Any notice or communication required or permitted hereunder shall be delivered by overnight courier, email, or by certified/registered mail, return receipt requested, to the address and contact specified on the Order. Such notice is deemed given upon receipt.

23. Assignment

The Service Provider shall not assign or delegate this Agreement, in whole or in part, nor any right or obligation hereunder without the prior written consent of CB Direct. Any attempt to assign or delegate in contravention of this Section shall be void.

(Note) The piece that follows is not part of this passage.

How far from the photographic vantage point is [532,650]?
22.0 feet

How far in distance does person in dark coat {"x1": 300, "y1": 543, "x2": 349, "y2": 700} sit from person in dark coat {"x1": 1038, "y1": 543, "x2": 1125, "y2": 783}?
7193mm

24. Continuing Obligations

The following obligations survive expiration or termination of this Agreement:
• (a) any licenses granted hereunder, any disclaimers of liability or indemnities, payment of taxes or monies owed, return of CB Direct’s materials or property, and any confidentiality obligations.

25. Miscellaneous

25.1 Governing Law
This Agreement is governed by and construed in accordance with the laws of the State of Texas, without regard to its conflict of law principles. All disputes arising out of or relating to this Agreement shall be submitted to the exclusive jurisdiction of the state or federal courts located in Texas, and each party hereby consents to the personal jurisdiction of such courts.

25.2 Entire Agreement
This Agreement constitutes the entire understanding between the parties regarding its subject matter and supersedes all prior communications, representations, and agreements. It may be amended only by a written instrument signed by both parties.

25.3 Language
This Agreement is executed and interpreted in the English language.

25.4 No Waiver
Failure of either party to enforce any provision at any time is not a waiver of that provision, or any other provision, or the right to enforce such provisions thereafter.

25.5 Severability
If any provision of this Agreement is held invalid or unenforceable, the remaining provisions remain in full force and effect.

Final Acceptance

By acknowledging an Order (including any assignment via CB Direct’s Salesforce platform), commencing the Work, or otherwise taking any action confirming the transaction, the Service Provider agrees to be bound by these Terms and Conditions. No separate signature is required for this Agreement to be effective. The effective date is deemed to be the date of the first Order that references these Terms and Conditions.